+++ Texte retenu

Et alors que le web 2.0 offre désormais la possibilité aux « consom’acteurs » d’influencer directement l’image des marques (ce dont ils ne se privent pas !), les occasions de dérapages réputationnels se multiplient pour les marques…

Les entreprises et les marques sous la pression du bad buzz et de crises réputationnelles d’envergure

En permanence sous le feu des projecteurs médiatiques et sociaux, les entreprises et marques à forte notoriété qui interviennent de surcroît dans des secteurs ou activités sensibles, comme l’énergie (Areva, EDF, Total…), l’agro-alimentaire ou la santé publique sont naturellement les plus exposées. Mais elles sont loin d’être les seules, puisque toute organisation aujourd’hui (on le voit avec le cas de la CGT ou de l’UMP dans le scandale Bygmalion) et toutes les dimensions de l’entreprise sont potentiellement concernées, comme le souligne Charles de la Rochefoucauld.

++++++

> [Objet de l'exercice] Renvoyez à l'identique le passage du texte retenu qui s'ouvre sur les mots « En permanence sous » et se clôt sur « de la Rochefoucauld. ».

+++ Extraits des lignes

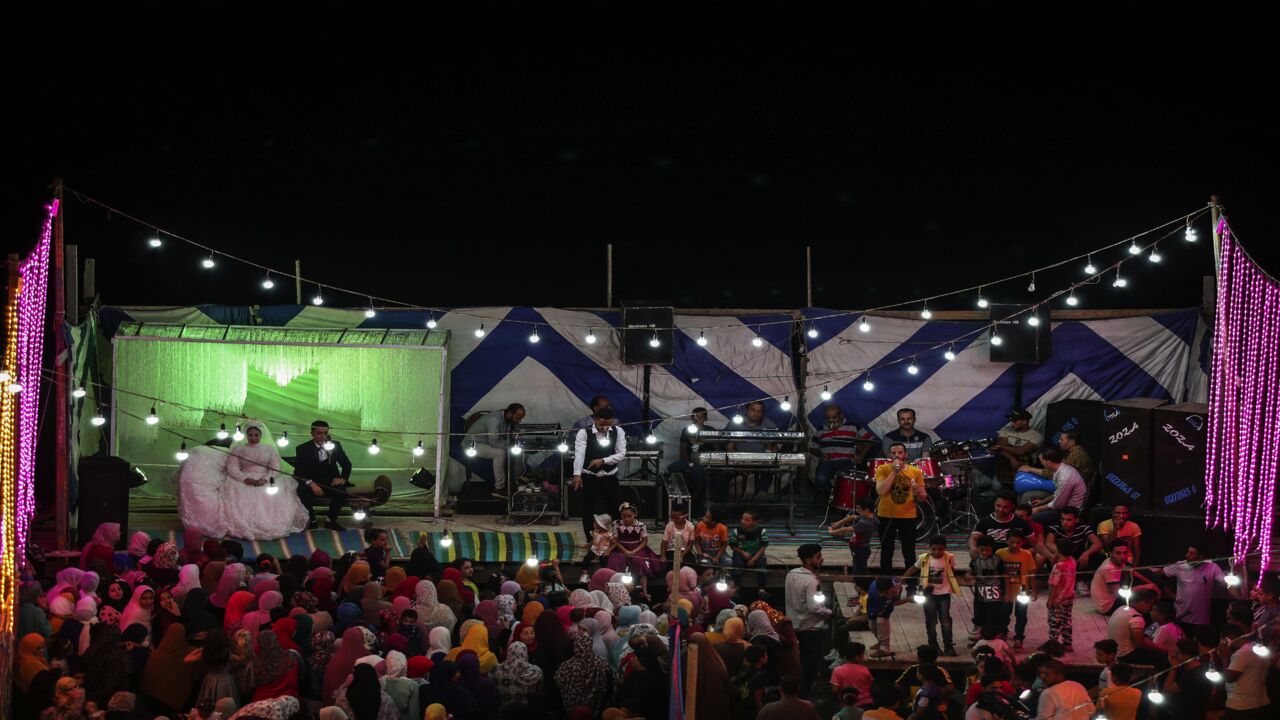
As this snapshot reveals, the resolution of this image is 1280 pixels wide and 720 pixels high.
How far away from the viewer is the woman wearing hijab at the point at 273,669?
844 centimetres

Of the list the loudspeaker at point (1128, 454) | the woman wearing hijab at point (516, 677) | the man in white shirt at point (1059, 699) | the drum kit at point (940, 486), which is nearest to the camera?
the man in white shirt at point (1059, 699)

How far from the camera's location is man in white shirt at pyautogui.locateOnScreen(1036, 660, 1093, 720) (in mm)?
8141

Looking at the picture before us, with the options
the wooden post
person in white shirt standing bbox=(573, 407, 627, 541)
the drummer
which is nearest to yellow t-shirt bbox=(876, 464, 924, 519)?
the drummer

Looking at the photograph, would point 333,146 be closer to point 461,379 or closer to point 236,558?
point 461,379

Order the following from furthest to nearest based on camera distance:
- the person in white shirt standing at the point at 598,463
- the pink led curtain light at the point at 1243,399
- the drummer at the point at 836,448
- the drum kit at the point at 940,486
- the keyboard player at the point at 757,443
A: 1. the drummer at the point at 836,448
2. the keyboard player at the point at 757,443
3. the person in white shirt standing at the point at 598,463
4. the drum kit at the point at 940,486
5. the pink led curtain light at the point at 1243,399

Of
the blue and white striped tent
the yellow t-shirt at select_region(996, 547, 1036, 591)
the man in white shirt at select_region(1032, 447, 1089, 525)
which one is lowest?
the yellow t-shirt at select_region(996, 547, 1036, 591)

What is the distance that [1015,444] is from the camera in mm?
13898

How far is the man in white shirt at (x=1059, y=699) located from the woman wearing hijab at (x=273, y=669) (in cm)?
449

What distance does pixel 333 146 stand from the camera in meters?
16.1

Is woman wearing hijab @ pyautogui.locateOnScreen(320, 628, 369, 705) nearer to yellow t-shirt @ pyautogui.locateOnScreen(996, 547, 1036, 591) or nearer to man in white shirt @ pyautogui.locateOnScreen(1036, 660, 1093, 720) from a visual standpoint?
man in white shirt @ pyautogui.locateOnScreen(1036, 660, 1093, 720)

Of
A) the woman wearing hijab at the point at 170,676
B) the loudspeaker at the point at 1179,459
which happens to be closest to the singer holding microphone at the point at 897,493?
the loudspeaker at the point at 1179,459

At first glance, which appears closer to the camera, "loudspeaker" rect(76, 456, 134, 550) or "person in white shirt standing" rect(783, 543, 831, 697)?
"person in white shirt standing" rect(783, 543, 831, 697)

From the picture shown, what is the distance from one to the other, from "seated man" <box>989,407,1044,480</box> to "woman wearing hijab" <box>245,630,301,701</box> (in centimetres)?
762

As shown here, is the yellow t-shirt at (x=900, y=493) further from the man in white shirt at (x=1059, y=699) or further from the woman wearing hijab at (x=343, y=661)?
the woman wearing hijab at (x=343, y=661)
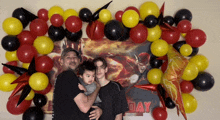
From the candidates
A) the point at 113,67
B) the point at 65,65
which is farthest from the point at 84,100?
the point at 113,67

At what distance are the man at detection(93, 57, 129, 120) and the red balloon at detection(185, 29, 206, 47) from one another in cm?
115

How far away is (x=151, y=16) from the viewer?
1896 millimetres

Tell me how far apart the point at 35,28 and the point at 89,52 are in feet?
2.57

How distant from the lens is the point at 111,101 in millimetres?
1946

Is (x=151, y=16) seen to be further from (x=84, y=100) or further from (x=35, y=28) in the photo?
(x=35, y=28)

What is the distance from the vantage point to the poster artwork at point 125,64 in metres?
2.22

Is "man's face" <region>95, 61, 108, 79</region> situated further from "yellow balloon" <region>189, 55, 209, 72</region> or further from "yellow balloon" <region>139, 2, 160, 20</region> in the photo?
"yellow balloon" <region>189, 55, 209, 72</region>

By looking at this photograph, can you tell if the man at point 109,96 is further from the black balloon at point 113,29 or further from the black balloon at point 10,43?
the black balloon at point 10,43

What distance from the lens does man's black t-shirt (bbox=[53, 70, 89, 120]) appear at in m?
1.56

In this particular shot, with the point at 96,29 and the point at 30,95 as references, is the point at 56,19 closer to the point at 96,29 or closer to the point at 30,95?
the point at 96,29

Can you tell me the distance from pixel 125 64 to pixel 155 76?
47 centimetres

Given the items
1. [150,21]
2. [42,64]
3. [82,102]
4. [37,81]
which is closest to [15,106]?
[37,81]

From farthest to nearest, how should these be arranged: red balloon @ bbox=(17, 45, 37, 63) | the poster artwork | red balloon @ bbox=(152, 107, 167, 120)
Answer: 1. the poster artwork
2. red balloon @ bbox=(152, 107, 167, 120)
3. red balloon @ bbox=(17, 45, 37, 63)

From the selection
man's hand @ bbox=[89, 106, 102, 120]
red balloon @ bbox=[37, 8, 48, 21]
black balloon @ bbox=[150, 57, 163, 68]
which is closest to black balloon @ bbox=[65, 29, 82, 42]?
red balloon @ bbox=[37, 8, 48, 21]
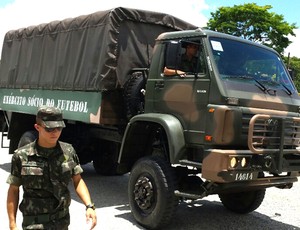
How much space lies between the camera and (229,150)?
4.44m

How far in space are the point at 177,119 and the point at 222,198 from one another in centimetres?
183

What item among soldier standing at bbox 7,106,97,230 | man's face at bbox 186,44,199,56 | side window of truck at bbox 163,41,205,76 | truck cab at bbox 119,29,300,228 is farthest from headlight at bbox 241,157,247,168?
soldier standing at bbox 7,106,97,230

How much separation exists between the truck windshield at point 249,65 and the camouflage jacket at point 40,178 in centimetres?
253

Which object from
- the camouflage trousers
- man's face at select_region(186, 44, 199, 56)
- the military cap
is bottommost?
the camouflage trousers

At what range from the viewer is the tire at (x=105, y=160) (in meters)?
8.23

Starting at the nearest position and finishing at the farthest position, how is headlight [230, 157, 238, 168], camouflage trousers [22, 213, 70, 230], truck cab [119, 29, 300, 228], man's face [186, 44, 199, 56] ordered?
camouflage trousers [22, 213, 70, 230], headlight [230, 157, 238, 168], truck cab [119, 29, 300, 228], man's face [186, 44, 199, 56]

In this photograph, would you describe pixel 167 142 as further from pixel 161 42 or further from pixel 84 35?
pixel 84 35

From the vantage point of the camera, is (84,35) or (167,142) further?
(84,35)

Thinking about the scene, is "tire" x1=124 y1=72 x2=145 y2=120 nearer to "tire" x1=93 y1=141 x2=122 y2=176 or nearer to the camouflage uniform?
"tire" x1=93 y1=141 x2=122 y2=176

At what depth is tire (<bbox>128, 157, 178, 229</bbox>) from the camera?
16.2ft

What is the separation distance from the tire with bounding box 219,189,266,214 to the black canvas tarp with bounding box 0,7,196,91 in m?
2.37

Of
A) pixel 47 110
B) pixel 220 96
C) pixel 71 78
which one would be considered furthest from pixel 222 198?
pixel 47 110

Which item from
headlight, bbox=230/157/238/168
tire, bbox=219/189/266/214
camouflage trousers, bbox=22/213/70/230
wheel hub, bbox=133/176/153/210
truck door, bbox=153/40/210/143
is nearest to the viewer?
camouflage trousers, bbox=22/213/70/230

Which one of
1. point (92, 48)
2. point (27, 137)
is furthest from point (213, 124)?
point (27, 137)
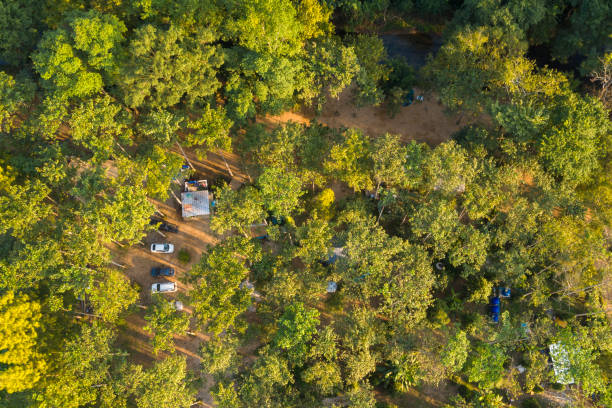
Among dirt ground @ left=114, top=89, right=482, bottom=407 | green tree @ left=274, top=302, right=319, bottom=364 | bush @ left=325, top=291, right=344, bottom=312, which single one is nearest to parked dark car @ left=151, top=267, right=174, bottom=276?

++++++

> [Réponse attendue]
En permanence sous le feu des projecteurs médiatiques et sociaux, les entreprises et marques à forte notoriété qui interviennent de surcroît dans des secteurs ou activités sensibles, comme l’énergie (Areva, EDF, Total…), l’agro-alimentaire ou la santé publique sont naturellement les plus exposées. Mais elles sont loin d’être les seules, puisque toute organisation aujourd’hui (on le voit avec le cas de la CGT ou de l’UMP dans le scandale Bygmalion) et toutes les dimensions de l’entreprise sont potentiellement concernées, comme le souligne Charles de la Rochefoucauld.